STATED GOAL >> Below is the data. Give it again, complete and exact.

PROVIDED ENTRIES >>
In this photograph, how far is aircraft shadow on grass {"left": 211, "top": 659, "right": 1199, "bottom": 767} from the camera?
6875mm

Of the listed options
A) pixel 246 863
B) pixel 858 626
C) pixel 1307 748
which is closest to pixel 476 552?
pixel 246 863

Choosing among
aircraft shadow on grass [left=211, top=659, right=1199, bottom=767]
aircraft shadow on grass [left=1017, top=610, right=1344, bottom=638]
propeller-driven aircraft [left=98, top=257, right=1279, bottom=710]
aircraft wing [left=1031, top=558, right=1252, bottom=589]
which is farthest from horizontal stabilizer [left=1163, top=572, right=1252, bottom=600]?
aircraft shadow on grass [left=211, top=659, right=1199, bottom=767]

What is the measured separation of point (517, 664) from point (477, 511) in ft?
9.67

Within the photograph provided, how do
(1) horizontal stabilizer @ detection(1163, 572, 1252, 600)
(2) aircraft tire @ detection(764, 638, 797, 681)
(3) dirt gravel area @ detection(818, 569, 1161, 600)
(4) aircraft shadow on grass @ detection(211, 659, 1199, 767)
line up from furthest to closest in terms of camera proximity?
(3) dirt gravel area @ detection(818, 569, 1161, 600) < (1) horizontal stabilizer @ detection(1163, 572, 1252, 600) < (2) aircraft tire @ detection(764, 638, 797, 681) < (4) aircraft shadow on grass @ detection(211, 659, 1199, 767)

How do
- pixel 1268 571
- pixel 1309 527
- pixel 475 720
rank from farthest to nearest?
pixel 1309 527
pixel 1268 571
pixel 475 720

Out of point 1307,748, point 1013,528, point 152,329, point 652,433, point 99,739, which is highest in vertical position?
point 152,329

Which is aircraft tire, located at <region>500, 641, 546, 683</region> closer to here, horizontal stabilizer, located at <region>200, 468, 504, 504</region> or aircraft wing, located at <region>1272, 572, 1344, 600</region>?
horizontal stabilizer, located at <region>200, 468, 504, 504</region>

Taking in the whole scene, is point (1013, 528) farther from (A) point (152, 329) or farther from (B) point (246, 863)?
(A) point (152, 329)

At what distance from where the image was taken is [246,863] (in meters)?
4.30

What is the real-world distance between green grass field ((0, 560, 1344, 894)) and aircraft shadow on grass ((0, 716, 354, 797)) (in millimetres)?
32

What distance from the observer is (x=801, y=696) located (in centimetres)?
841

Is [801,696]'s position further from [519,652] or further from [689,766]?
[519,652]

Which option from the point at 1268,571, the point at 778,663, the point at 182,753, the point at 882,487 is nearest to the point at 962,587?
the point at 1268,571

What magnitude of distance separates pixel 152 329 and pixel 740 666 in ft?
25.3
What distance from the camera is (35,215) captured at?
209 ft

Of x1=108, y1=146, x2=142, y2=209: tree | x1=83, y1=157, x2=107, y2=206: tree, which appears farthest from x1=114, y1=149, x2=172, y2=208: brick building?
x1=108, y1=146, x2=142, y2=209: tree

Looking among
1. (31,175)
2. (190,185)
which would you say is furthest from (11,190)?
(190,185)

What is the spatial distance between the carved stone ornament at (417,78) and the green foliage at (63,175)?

WRITTEN SOLUTION >>
In this photograph, how far is aircraft shadow on grass {"left": 211, "top": 659, "right": 1199, "bottom": 767} from the camera?
6875mm

Of the listed options
A) pixel 246 863
B) pixel 858 626
C) pixel 1307 748
which is closest to pixel 476 552?
pixel 246 863

Choosing among
aircraft shadow on grass [left=211, top=659, right=1199, bottom=767]
aircraft shadow on grass [left=1017, top=610, right=1344, bottom=638]
propeller-driven aircraft [left=98, top=257, right=1279, bottom=710]
aircraft wing [left=1031, top=558, right=1252, bottom=589]
which is farthest from horizontal stabilizer [left=1163, top=572, right=1252, bottom=600]?
aircraft shadow on grass [left=211, top=659, right=1199, bottom=767]

What is the measured separation of point (517, 664) from point (477, 511) in ft?
9.67

Within the photograph provided, how do
(1) horizontal stabilizer @ detection(1163, 572, 1252, 600)
(2) aircraft tire @ detection(764, 638, 797, 681)
(3) dirt gravel area @ detection(818, 569, 1161, 600)
(4) aircraft shadow on grass @ detection(211, 659, 1199, 767)
line up from furthest to closest in terms of camera proximity?
(3) dirt gravel area @ detection(818, 569, 1161, 600) < (1) horizontal stabilizer @ detection(1163, 572, 1252, 600) < (2) aircraft tire @ detection(764, 638, 797, 681) < (4) aircraft shadow on grass @ detection(211, 659, 1199, 767)

How do
- pixel 1268 571
- pixel 1309 527
- pixel 475 720
rank from farthest to nearest?
pixel 1309 527
pixel 1268 571
pixel 475 720

Out of point 1307,748, point 1013,528, point 152,329, point 652,433, point 99,739, which is highest in vertical position?
point 152,329

Which is aircraft tire, located at <region>500, 641, 546, 683</region> closer to here, horizontal stabilizer, located at <region>200, 468, 504, 504</region> or aircraft wing, located at <region>1272, 572, 1344, 600</region>?
horizontal stabilizer, located at <region>200, 468, 504, 504</region>

Taking in the whole scene, is point (1013, 528) farther from (A) point (152, 329) or farther from (B) point (246, 863)?
(A) point (152, 329)

At what distance from where the image was taken is [246,863] (in meters)?
4.30

What is the real-world distance between green grass field ((0, 560, 1344, 894)) and aircraft shadow on grass ((0, 716, 354, 797)) (in millimetres)?
32

What distance from the observer is (x=801, y=696) located (in centimetres)?
841

Is [801,696]'s position further from [519,652] or further from [689,766]?
[519,652]

Which option from the point at 1268,571, the point at 778,663, the point at 182,753, the point at 882,487 is nearest to the point at 962,587?
the point at 1268,571

What magnitude of distance separates pixel 152 329 and pixel 740 666 in ft?
25.3
What distance from the camera is (35,215) captured at?
209 ft

Of x1=108, y1=146, x2=142, y2=209: tree | x1=83, y1=157, x2=107, y2=206: tree, which appears farthest from x1=114, y1=149, x2=172, y2=208: brick building?
x1=108, y1=146, x2=142, y2=209: tree

Looking among
1. (31,175)
2. (190,185)
which would you say is furthest from (11,190)?
(190,185)

What is the spatial distance between the carved stone ornament at (417,78) and the green foliage at (63,175)?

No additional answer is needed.